Introduction
Since tech became open and community guided, the fear of developing tools for the users and not for the companies or the government has grown bigger. In recent news a new bill is presented in which Justice Department will be able to require manufacturers of OS and devices as well as communication providers the ability to decrypt data upon request.
The whole point of encryption is to ensure the security of your information. Requiring your information to be safe is not just a matter of “hiding” stuff. Several cyberattacks push Blue Teams and companies to keep their security in its peak, backdoors are a risk to everyone’s information. An encryption with a backdoor is no longer a trustworthy encryption, it might be a hard-to-open door, that’s all. Let’s explore a bit about encryption to make sense of this:
From Diffie and Hellman to RSA
If you guys ever had a calculus or algorithms subject you might have heard these names already. Whitfield Diffie and Martin Hellman are the cryptologist that name the method for securely exchanging cryptographic keys. The whole, basic idea of this method is to create a shared key without the intervention of third parties for obvious reasons, but it had it flaws as it’s based in symmetric keys. It’s still useful for many things, but RSA was based in the same idea using asymmetric keys. I had to calculate RSA with pen and paper at university and it’s a pain in the ass, so I will shortcut and give the general recipe:
- Using a couple of large prime numbers and keep them secret, using randomness, which by the way isn’t that easy, I will explain later.
- The modulus for public and private keys in n is defined as part of the public key.
- We involve some magic called Carmichael’s totient function and Euclidean algorithm.
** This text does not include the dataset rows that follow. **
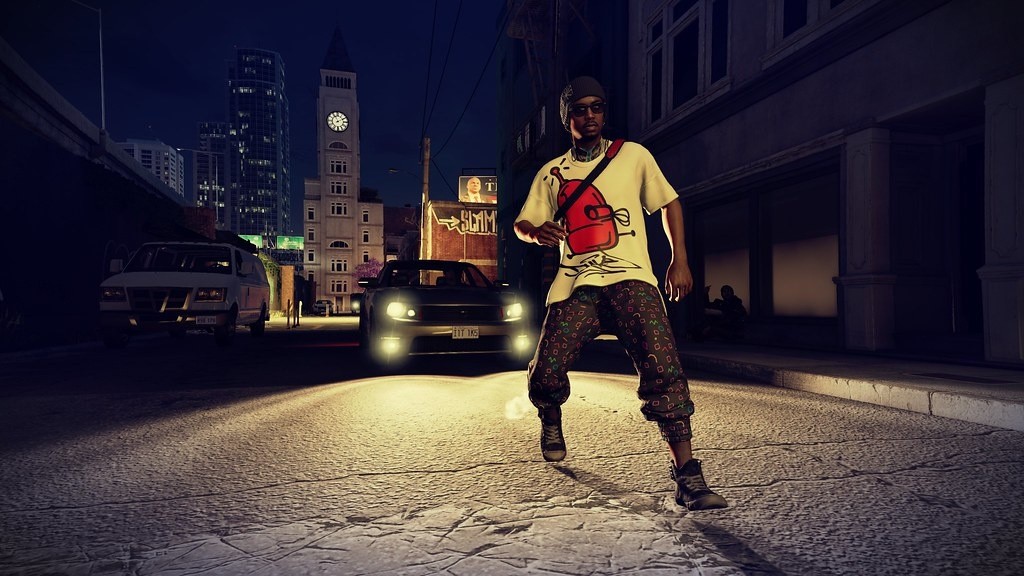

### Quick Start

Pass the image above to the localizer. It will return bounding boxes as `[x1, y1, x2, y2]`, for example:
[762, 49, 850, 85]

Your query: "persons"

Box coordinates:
[460, 176, 490, 202]
[439, 264, 467, 287]
[714, 284, 747, 317]
[512, 76, 729, 511]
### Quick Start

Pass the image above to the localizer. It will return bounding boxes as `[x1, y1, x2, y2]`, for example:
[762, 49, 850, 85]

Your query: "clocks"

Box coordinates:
[326, 111, 349, 133]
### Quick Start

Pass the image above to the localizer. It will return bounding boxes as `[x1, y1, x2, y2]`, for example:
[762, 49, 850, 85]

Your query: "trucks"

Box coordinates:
[350, 293, 364, 314]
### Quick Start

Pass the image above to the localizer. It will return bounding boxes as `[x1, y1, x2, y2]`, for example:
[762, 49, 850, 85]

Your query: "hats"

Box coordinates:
[560, 76, 606, 133]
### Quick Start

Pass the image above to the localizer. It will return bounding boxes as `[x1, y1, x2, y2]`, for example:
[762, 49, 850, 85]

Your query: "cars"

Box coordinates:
[312, 300, 334, 315]
[356, 260, 532, 369]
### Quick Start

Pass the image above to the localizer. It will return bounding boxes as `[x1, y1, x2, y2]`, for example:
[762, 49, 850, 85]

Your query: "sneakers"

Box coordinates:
[538, 405, 567, 462]
[668, 458, 728, 510]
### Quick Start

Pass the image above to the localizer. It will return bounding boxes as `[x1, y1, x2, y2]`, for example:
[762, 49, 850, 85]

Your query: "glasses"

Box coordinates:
[569, 101, 606, 116]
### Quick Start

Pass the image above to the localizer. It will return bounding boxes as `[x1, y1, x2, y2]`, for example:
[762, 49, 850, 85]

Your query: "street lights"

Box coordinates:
[389, 168, 424, 259]
[177, 148, 224, 221]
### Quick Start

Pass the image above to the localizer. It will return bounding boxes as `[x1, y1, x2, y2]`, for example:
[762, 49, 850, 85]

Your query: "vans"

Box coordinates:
[98, 242, 271, 347]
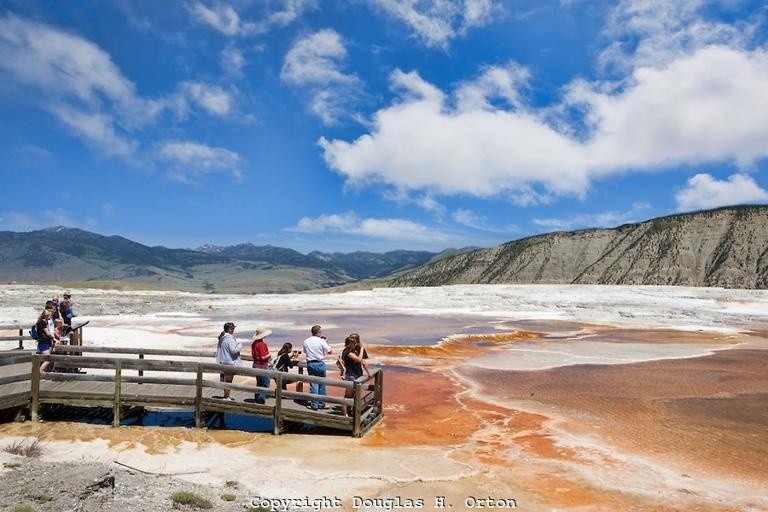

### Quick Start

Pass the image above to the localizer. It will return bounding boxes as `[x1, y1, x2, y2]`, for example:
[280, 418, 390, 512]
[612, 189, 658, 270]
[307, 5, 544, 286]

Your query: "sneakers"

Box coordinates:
[319, 404, 329, 409]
Using a fast duckduckgo search we can create an idea of both, but the whole point is to have a solid computable method for defining the private key so it’s a one-way calculus and there’s no way of getting it back from the information provided, in case a naughty MiTM is happening (which was a real concern in Diffie-Hellman).
Actually the main idea is to craft a modular multiplicative inverse, the main part of the private key, that can be used to resolve all, but this process is not compromised, and actually all the information used to calculate this value is disposable.
Anyway after all this gibberish, the important fact here is that we craft a double-key that can’t be decrypted using the information of the public part (the shared one) as that part is a one way-ticket.
Randomness
We previously said that creating true randomness is not that easy, right? Well randomness is an important part of the process, so let me explain. If we think of a limit from the bottom (0 for example) to the top (let’s stay classy and say 10) and you are asked to randomly choose a number you could say anything (did you think of 7? Hah I knew it) and that might be considered random but let’s remember computers are very stupid creatures that depends on clear commands to work. So “programming” randomness depend on choosing random facts so the computer can craft some randomness.
This is why when we create a public-private key using GPG we might be asked to move the mouse all around, open and close stuff and similar, the computer is trusting on your human randomness. This is safe enough for that case, but let’s think of a situation in which we need randomness and human interaction is not an option. In my case I’m thinking of an Arduino IoT project or similar. A formal, new generation computer would be able to do the work just fine, but for example in IoT we will need specific chips for encryption, mine is ATECC608A, that includes (tadah tadah) Elliptic Curve Diffie-Hellman. The idea is the same, is to perform one-way-ticket public and super safe private encryption embedded in a project. If encryption was supposed to be decrypted for anyone who commands it, do you think all this effort would be necessary?
At this point you might already think what I was trying to explain at first: encryption is designed to be unbreakable on command, it’s the whole point. Not only due to the trust in this third person, but due to the method itself. Do you see any step in the process involving “oh and create a copy key to this very trustworthy third party!” no, because it makes literally no sense in theory. It doesn’t matter how much you trust this third party, accepting these terms involves:
- Compromising your security even more, as your safety not only depends on being attacked, but it also depends on you trustworthy third party being attacked.
- Changing almost 25 years of hard work made by mathematicians in order to keep you safe to literally make the internet more dangerous.
So, think about this when trying to build an opinion on how important encryption is. Anything that tries to break our safety for whichever reasons have to be at least, subject of suspicion.